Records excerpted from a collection

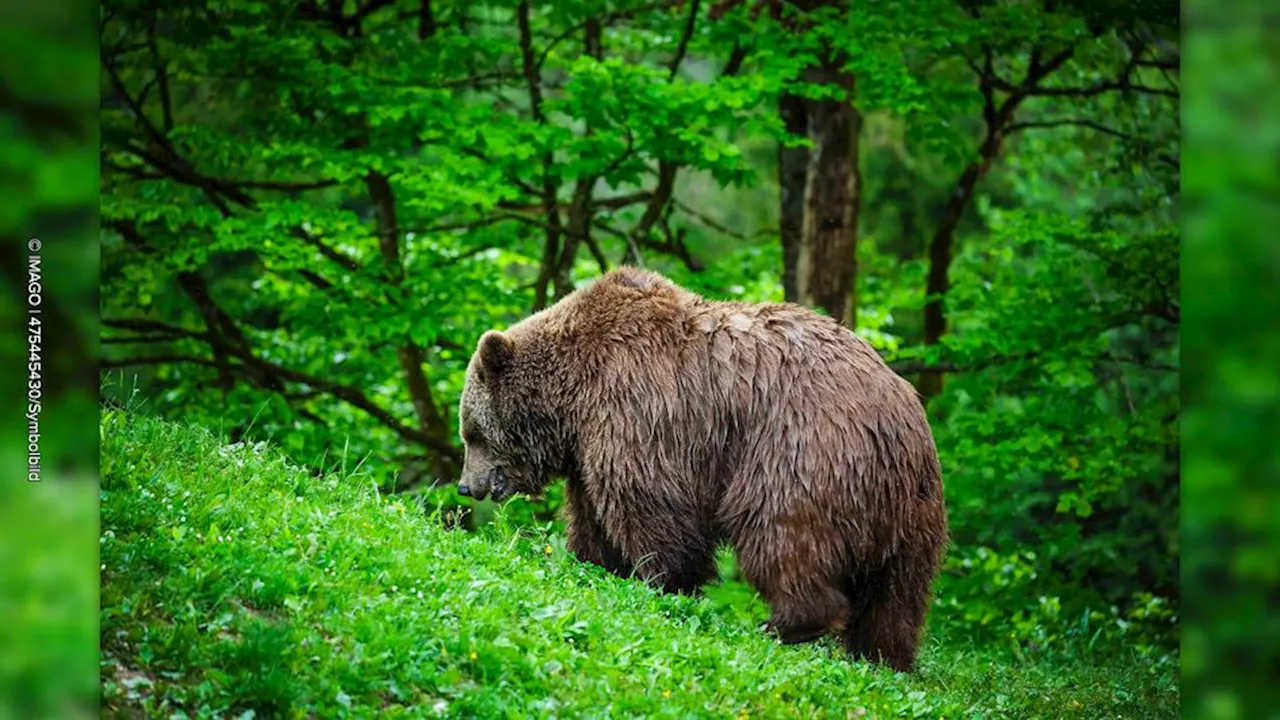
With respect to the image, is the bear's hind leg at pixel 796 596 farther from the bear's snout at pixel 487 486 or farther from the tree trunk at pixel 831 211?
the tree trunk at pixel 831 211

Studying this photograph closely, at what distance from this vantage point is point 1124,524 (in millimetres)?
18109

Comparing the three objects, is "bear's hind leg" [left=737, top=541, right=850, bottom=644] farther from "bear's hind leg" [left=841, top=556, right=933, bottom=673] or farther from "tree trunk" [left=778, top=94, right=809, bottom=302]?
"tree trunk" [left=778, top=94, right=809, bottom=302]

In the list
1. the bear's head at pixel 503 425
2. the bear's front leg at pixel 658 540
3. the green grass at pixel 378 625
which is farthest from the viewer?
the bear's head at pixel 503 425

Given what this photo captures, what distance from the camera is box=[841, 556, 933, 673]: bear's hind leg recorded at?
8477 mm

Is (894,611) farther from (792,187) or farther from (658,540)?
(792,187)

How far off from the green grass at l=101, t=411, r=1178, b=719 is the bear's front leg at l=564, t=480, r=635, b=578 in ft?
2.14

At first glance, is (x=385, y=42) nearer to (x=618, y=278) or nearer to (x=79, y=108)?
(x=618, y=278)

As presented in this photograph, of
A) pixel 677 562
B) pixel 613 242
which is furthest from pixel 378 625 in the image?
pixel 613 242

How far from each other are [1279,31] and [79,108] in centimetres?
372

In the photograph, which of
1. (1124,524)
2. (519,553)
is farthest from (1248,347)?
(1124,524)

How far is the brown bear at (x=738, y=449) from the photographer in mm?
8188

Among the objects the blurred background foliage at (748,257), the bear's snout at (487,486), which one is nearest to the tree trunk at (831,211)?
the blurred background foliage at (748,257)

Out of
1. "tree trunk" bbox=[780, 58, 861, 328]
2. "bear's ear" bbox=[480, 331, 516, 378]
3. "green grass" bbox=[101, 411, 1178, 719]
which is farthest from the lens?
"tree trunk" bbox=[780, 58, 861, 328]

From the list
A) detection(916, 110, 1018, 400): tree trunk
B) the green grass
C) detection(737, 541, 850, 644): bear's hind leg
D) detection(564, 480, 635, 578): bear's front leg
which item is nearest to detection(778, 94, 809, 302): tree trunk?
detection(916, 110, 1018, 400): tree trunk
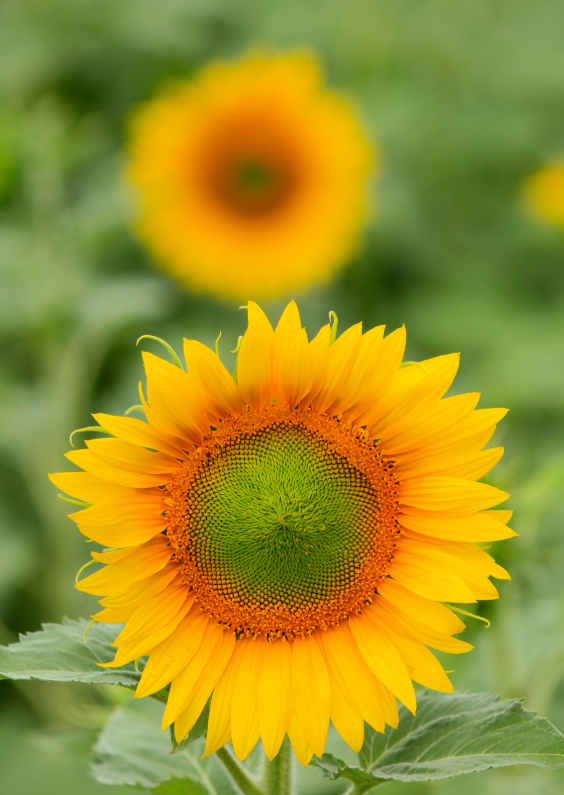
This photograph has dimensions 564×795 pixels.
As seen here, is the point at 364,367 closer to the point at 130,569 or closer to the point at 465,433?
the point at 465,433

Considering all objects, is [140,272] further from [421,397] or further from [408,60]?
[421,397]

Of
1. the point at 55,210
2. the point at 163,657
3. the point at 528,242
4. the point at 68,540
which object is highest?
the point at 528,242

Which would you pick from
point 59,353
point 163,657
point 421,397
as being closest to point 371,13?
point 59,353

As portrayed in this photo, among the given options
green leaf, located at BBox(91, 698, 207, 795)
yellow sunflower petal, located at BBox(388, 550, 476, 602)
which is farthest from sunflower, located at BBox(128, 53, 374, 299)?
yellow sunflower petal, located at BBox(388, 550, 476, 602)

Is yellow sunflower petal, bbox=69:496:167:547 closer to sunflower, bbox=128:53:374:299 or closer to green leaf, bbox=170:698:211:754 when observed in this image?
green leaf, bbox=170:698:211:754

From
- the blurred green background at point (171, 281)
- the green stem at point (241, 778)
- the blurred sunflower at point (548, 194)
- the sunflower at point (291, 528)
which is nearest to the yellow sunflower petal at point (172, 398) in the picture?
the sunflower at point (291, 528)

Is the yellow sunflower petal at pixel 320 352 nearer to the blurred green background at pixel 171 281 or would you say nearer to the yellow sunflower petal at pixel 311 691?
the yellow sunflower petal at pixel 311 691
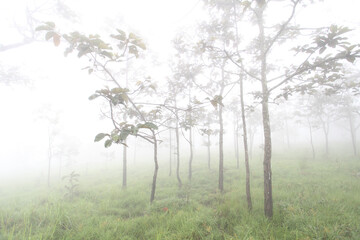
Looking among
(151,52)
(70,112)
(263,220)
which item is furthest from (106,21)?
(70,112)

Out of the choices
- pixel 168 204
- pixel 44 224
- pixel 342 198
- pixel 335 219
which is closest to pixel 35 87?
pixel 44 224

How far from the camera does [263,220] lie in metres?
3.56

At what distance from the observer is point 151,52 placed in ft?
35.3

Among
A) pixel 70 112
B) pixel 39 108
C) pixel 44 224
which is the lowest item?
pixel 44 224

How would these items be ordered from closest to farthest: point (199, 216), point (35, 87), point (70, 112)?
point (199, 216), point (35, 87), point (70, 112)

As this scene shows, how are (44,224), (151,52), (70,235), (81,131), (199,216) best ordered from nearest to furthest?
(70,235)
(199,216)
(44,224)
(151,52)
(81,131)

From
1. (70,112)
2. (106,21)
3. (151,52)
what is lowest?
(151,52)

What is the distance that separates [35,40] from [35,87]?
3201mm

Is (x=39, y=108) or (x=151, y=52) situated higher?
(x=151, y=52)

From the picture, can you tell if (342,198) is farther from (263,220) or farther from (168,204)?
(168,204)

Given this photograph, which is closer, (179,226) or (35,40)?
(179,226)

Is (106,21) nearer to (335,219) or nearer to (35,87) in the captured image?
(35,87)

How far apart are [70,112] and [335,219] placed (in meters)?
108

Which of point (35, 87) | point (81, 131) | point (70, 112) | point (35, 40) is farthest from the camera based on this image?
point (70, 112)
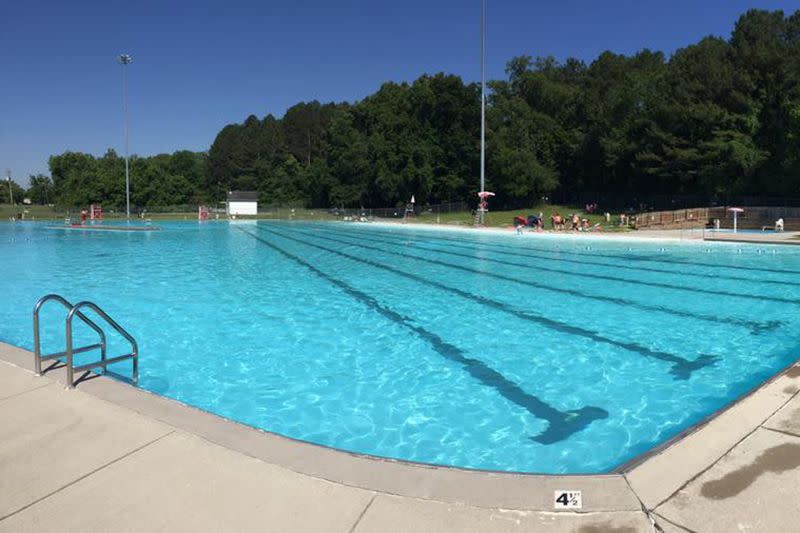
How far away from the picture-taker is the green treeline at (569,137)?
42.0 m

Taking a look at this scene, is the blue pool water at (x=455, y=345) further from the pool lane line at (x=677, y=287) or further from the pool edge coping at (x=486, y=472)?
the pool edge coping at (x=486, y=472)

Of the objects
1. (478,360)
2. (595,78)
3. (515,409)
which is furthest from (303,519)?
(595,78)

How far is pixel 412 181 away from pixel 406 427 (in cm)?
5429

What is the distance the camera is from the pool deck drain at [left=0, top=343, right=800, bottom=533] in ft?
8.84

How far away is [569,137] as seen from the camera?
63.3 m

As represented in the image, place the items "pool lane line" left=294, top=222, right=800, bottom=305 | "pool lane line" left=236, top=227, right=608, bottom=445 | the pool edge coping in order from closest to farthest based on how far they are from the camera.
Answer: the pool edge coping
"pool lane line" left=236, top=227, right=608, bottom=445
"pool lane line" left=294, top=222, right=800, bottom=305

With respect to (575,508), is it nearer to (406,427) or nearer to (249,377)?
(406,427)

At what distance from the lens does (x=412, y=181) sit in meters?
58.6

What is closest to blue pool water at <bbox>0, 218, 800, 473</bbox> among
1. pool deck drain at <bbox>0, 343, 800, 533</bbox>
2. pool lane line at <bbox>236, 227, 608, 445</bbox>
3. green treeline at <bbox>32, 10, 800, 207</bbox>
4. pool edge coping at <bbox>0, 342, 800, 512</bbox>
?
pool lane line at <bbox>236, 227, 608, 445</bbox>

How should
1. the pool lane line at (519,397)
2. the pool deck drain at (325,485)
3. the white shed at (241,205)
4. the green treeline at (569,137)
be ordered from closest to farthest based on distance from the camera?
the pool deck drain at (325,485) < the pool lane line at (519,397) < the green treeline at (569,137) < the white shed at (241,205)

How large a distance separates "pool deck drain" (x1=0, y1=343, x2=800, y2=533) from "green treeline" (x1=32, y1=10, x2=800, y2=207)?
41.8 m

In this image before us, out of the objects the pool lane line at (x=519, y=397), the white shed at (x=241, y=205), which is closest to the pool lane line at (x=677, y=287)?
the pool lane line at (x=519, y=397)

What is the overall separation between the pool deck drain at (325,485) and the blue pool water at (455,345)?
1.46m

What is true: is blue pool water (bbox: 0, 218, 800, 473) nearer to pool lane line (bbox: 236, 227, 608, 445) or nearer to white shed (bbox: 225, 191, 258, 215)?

→ **SET TASK**:
Copy the material exactly. Do not include the pictures.

→ **THE RESPONSE**:
With respect to the image, is the bear's hind leg at pixel 796 596 farther from the bear's snout at pixel 487 486 or farther from the tree trunk at pixel 831 211?
the tree trunk at pixel 831 211

Studying this photograph closely, at what distance from this vantage point is point 1124,524 (in millimetres)?
18109

Comparing the three objects, is "bear's hind leg" [left=737, top=541, right=850, bottom=644] farther from "bear's hind leg" [left=841, top=556, right=933, bottom=673] or farther from "tree trunk" [left=778, top=94, right=809, bottom=302]?
"tree trunk" [left=778, top=94, right=809, bottom=302]

In the list
1. the bear's head at pixel 503 425
2. the bear's front leg at pixel 658 540
3. the green grass at pixel 378 625
which is farthest from the viewer?
the bear's head at pixel 503 425

Given what this photo captures, what distance from the camera is box=[841, 556, 933, 673]: bear's hind leg recorded at?
8477 mm

Is (894,611) farther from (792,187) or farther from (658,540)?
(792,187)

How far off from the green grass at l=101, t=411, r=1178, b=719 is the bear's front leg at l=564, t=480, r=635, b=578 in ft?
2.14

At first glance, is (x=385, y=42) nearer to (x=618, y=278) or nearer to (x=79, y=108)?
(x=618, y=278)

As presented in this photograph, of
A) pixel 677 562
B) pixel 613 242
which is furthest from pixel 378 625 in the image?
pixel 613 242

How far from each other are [1279,31] and [79,108] in centimetres?
372

In the photograph, which of
1. (1124,524)
2. (519,553)
is farthest from (1248,347)?
(1124,524)

How far is the brown bear at (x=738, y=449) from the photographer in mm?
8188

Among the objects the blurred background foliage at (748,257), the bear's snout at (487,486), which one is nearest to the tree trunk at (831,211)?
the blurred background foliage at (748,257)

Out of
1. "tree trunk" bbox=[780, 58, 861, 328]
2. "bear's ear" bbox=[480, 331, 516, 378]
3. "green grass" bbox=[101, 411, 1178, 719]
which is farthest from the lens?
"tree trunk" bbox=[780, 58, 861, 328]

From the list
A) detection(916, 110, 1018, 400): tree trunk
B) the green grass
C) detection(737, 541, 850, 644): bear's hind leg
D) detection(564, 480, 635, 578): bear's front leg
which item is nearest to detection(778, 94, 809, 302): tree trunk?
detection(916, 110, 1018, 400): tree trunk
This photograph has dimensions 564×795 pixels.
As seen here, is the point at 364,367 closer to the point at 130,569 or closer to the point at 465,433?
the point at 465,433

Considering all objects, is [140,272] further from [421,397] or further from [408,60]?
[421,397]

Of
1. the point at 55,210
2. the point at 163,657
3. the point at 528,242
4. the point at 68,540
which object is highest?
the point at 528,242

Which would you pick from
point 59,353
point 163,657
point 421,397
as being closest to point 371,13?
point 59,353

As portrayed in this photo, among the given options
green leaf, located at BBox(91, 698, 207, 795)
yellow sunflower petal, located at BBox(388, 550, 476, 602)
which is farthest from sunflower, located at BBox(128, 53, 374, 299)?
yellow sunflower petal, located at BBox(388, 550, 476, 602)

Is yellow sunflower petal, bbox=69:496:167:547 closer to sunflower, bbox=128:53:374:299 or closer to green leaf, bbox=170:698:211:754 when observed in this image?
green leaf, bbox=170:698:211:754

From
- the blurred green background at point (171, 281)
- the green stem at point (241, 778)
- the blurred sunflower at point (548, 194)
- the sunflower at point (291, 528)
which is nearest to the yellow sunflower petal at point (172, 398) in the picture?
the sunflower at point (291, 528)

Is the yellow sunflower petal at pixel 320 352 nearer to the blurred green background at pixel 171 281 or would you say nearer to the yellow sunflower petal at pixel 311 691?
the yellow sunflower petal at pixel 311 691
Looking among
(151,52)
(70,112)
(263,220)
which item is furthest from (106,21)?
(70,112)

Out of the choices
- pixel 168 204
- pixel 44 224
- pixel 342 198
- pixel 335 219
which is closest to pixel 35 87?
pixel 44 224

How far from the camera does [263,220] lie in metres?
3.56

At what distance from the observer is point 151,52 placed in ft?
35.3

Among
A) pixel 70 112
B) pixel 39 108
C) pixel 44 224
which is the lowest item?
pixel 44 224

How would these items be ordered from closest to farthest: point (199, 216), point (35, 87), point (70, 112)?
point (199, 216), point (35, 87), point (70, 112)

As this scene shows, how are (44,224), (151,52), (70,235), (81,131), (199,216) best ordered from nearest to furthest?
(70,235)
(199,216)
(44,224)
(151,52)
(81,131)

From
1. (70,112)
2. (106,21)
3. (151,52)
what is lowest?
(151,52)

What is the distance that separates [35,40] from [35,87]?
3201mm

Is (x=39, y=108) or (x=151, y=52) situated higher?
(x=151, y=52)

From the picture, can you tell if (342,198) is farther from (263,220) or farther from (168,204)?
(168,204)

Given this photograph, which is closer, (179,226) or (35,40)?
(179,226)

Is (106,21) nearer to (335,219) or nearer to (35,87) in the captured image?
(35,87)

How far apart are [70,112] and [335,219] placed (in meters)?
108

Which of point (35, 87) | point (81, 131) | point (70, 112) | point (35, 40) is farthest from the camera based on this image?
point (70, 112)
How far away from the picture-taker is the green treeline at (569,137)?
42.0 m

Taking a look at this scene, is the blue pool water at (x=455, y=345) further from the pool lane line at (x=677, y=287) or further from the pool edge coping at (x=486, y=472)?
the pool edge coping at (x=486, y=472)

Of the objects
1. (478,360)
2. (595,78)
3. (515,409)
which is furthest from (303,519)?
(595,78)

How far is pixel 412 181 away from pixel 406 427 (in cm)?
5429

What is the distance the camera is from the pool deck drain at [left=0, top=343, right=800, bottom=533] in ft?
8.84

How far away is [569,137] as seen from the camera?
63.3 m

As represented in the image, place the items "pool lane line" left=294, top=222, right=800, bottom=305 | "pool lane line" left=236, top=227, right=608, bottom=445 | the pool edge coping in order from closest to farthest based on how far they are from the camera.
Answer: the pool edge coping
"pool lane line" left=236, top=227, right=608, bottom=445
"pool lane line" left=294, top=222, right=800, bottom=305

With respect to (575,508), is it nearer to (406,427) or nearer to (249,377)?
(406,427)

At what distance from the lens does (x=412, y=181) sit in meters?
58.6

What is closest to blue pool water at <bbox>0, 218, 800, 473</bbox> among
1. pool deck drain at <bbox>0, 343, 800, 533</bbox>
2. pool lane line at <bbox>236, 227, 608, 445</bbox>
3. green treeline at <bbox>32, 10, 800, 207</bbox>
4. pool edge coping at <bbox>0, 342, 800, 512</bbox>
?
pool lane line at <bbox>236, 227, 608, 445</bbox>

How should
1. the pool lane line at (519,397)
2. the pool deck drain at (325,485)
3. the white shed at (241,205)
4. the green treeline at (569,137)
be ordered from closest to farthest based on distance from the camera?
the pool deck drain at (325,485) < the pool lane line at (519,397) < the green treeline at (569,137) < the white shed at (241,205)

How large a distance separates "pool deck drain" (x1=0, y1=343, x2=800, y2=533) from "green treeline" (x1=32, y1=10, x2=800, y2=207)?
41.8 m

In this image before us, out of the objects the pool lane line at (x=519, y=397), the white shed at (x=241, y=205), which is closest to the pool lane line at (x=677, y=287)?
the pool lane line at (x=519, y=397)

What is the overall separation between the pool deck drain at (325,485) and the blue pool water at (455,345)?
1.46m

What is true: is blue pool water (bbox: 0, 218, 800, 473) nearer to pool lane line (bbox: 236, 227, 608, 445) or nearer to white shed (bbox: 225, 191, 258, 215)?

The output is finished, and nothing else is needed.